Notice: The reproducibility variables underlying each score are classified using an automated LLM-based pipeline, validated against a manually labeled dataset. LLM-based classification introduces uncertainty and potential bias; scores should be interpreted as estimates. Full accuracy metrics and methodology are described in Coakley et alK. L. Coakley, T. Snelleman, H. Hoos, and O. E. Gundersen, "The embrace of open science: An analysis of a decade of AI research and 56 800 conference papers," Under Review, 2026..

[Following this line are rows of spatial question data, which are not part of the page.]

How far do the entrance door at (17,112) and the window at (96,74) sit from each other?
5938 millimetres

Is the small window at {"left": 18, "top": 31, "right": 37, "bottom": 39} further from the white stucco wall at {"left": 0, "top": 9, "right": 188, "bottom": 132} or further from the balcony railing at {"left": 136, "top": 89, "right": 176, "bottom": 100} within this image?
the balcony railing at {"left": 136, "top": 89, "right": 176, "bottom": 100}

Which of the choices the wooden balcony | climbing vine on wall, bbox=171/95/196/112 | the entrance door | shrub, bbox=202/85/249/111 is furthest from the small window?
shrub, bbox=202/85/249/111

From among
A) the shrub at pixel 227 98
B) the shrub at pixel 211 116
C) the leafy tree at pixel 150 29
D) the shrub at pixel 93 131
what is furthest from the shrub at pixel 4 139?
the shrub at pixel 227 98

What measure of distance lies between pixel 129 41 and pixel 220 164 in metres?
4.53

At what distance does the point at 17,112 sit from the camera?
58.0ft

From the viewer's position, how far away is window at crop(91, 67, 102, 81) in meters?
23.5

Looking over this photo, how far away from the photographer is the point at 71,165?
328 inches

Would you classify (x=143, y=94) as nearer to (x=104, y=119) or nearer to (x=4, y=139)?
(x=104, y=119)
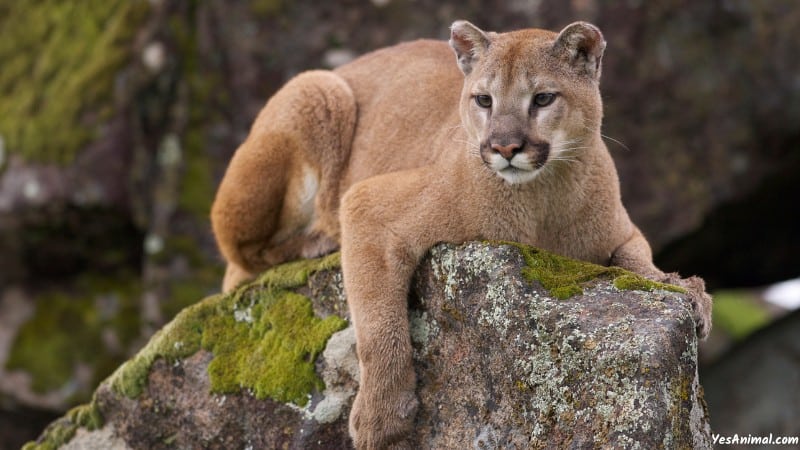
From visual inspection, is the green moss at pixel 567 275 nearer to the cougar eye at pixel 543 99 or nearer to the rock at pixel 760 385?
the cougar eye at pixel 543 99

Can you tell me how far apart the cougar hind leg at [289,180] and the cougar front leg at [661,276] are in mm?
2429

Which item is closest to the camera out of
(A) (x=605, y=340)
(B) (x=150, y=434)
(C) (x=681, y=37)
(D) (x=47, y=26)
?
(A) (x=605, y=340)

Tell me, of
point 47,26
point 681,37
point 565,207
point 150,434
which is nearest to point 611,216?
point 565,207

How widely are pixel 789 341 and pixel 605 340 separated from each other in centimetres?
839

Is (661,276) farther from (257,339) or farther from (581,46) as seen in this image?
(257,339)

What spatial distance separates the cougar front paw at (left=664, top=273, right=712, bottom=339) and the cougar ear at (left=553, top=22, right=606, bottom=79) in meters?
1.48

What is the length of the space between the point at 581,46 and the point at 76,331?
837 centimetres

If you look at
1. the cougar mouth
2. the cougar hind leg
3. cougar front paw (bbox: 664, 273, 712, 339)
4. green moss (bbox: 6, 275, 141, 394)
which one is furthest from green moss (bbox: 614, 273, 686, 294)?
green moss (bbox: 6, 275, 141, 394)

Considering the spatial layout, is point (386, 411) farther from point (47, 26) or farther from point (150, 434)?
point (47, 26)

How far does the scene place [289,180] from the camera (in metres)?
8.59

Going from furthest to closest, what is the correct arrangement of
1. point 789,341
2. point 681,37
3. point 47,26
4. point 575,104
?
point 47,26
point 789,341
point 681,37
point 575,104

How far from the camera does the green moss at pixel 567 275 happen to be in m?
5.94

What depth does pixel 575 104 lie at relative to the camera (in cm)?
675

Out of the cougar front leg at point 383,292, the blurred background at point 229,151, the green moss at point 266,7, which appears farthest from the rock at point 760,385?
the green moss at point 266,7
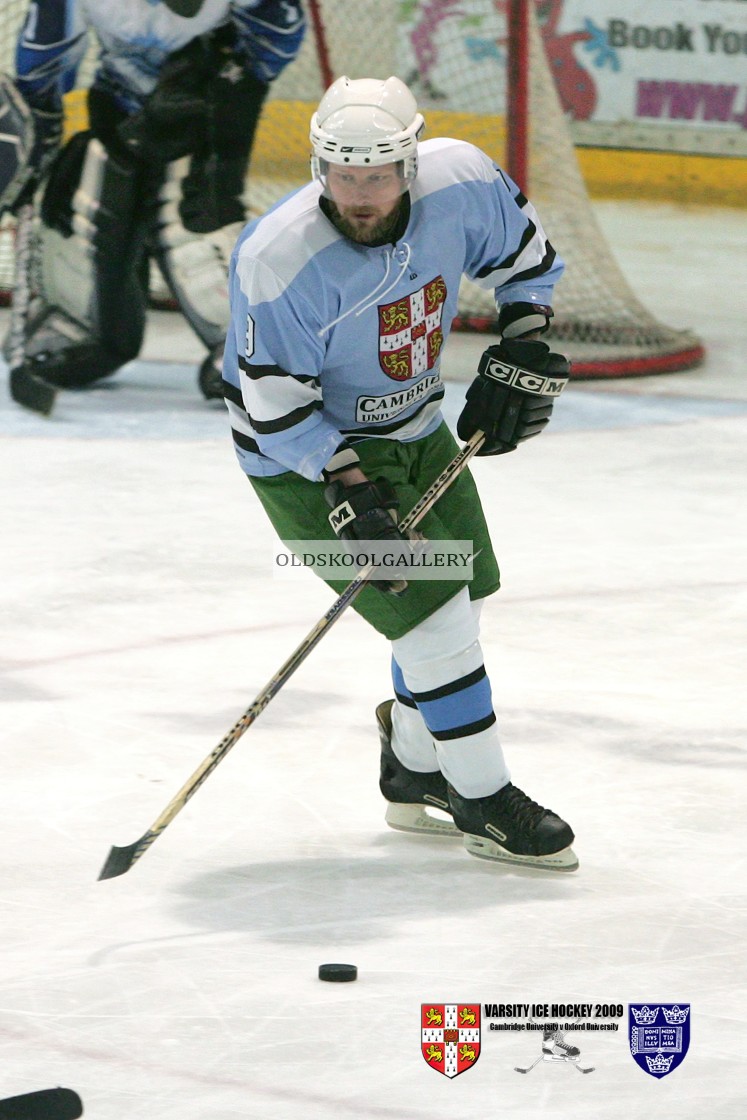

MGE-LDM: Joint Latent Diffusion for Simultaneous Music Generation and Source Extraction

Authors: Yunkee Chae, Kyogu Lee

NeurIPS 2025 | Venue PDF | LLM Run Details

Reproducibility Variable Result LLM Response
Research Type Experimental In this section, we outline our experimental protocol, including baseline models, datasets, and key implementation details. A comprehensive description of hyperparameters and training procedures is provided in Appendix D. All baseline results are re-evaluated using our test sets to ensure consistency with our experimental setup.
Researcher Affiliation Academia Yunkee Chae1 Kyogu Lee 1,2,3 Music and Audio Research Group (MARG) 1 Interdisciplinary Program in Artificial Intelligence (IPAI) 2 AIIS, 3 Department of Intelligence and Information Seoul National University EMAIL
Pseudocode Yes Algorithm 1 Inpainting using the Re Paint approach. Algorithm 2 Inpainting using adaptive timestep approach
Open Source Code Yes We released the full training code and all model checkpoints under an open-source license.
Open Datasets Yes We train and evaluate on three multi-track music datasets: Slakh2100 [37], MUSDB18 [38] (denoted Mu), and Moises DB [39] (denoted Mo).
Dataset Splits Yes Slakh2100... comprises 2100 songs divided into training (1500), validation (375), and test (225) splits... MUSDB18... use all 100 tracks from the official training split for training and the 50-track test split for evaluation... Moises DB... randomly sample 24 tracks (10%) as the test set and use the remaining tracks for training.
Hardware Specification Yes All models were trained on a single NVIDIA RTX 6000 GPU (48 GB of memory).
Software Dependencies Yes Text embeddings are obtained from CLAP [56] using the checkpoint music_audioset_epoch_15_esc_90.14.pt via the laion-clap library.5 Our implementation builds upon the official stable-audio-tools repository from Stability AI6 and the training framework from friendly-stable-audio-tools.7
Experiment Setup Yes All of our models, except the one trained on the full dataset combination (SA, SB, Mu, Mo), are trained for 200K iterations with a batch size of 64, using 16 k Hz audio segments of 10.24 seconds. The full combination model is trained for 320K iterations with a batch size of 128. During sampling and inpainting, we apply classifier-free guidance (CFG) with a guidance scale of 2.0 and a per-track dropout probability of p = 0.1. All diffusion-based samples including those from baseline models are generated using 250 inference steps.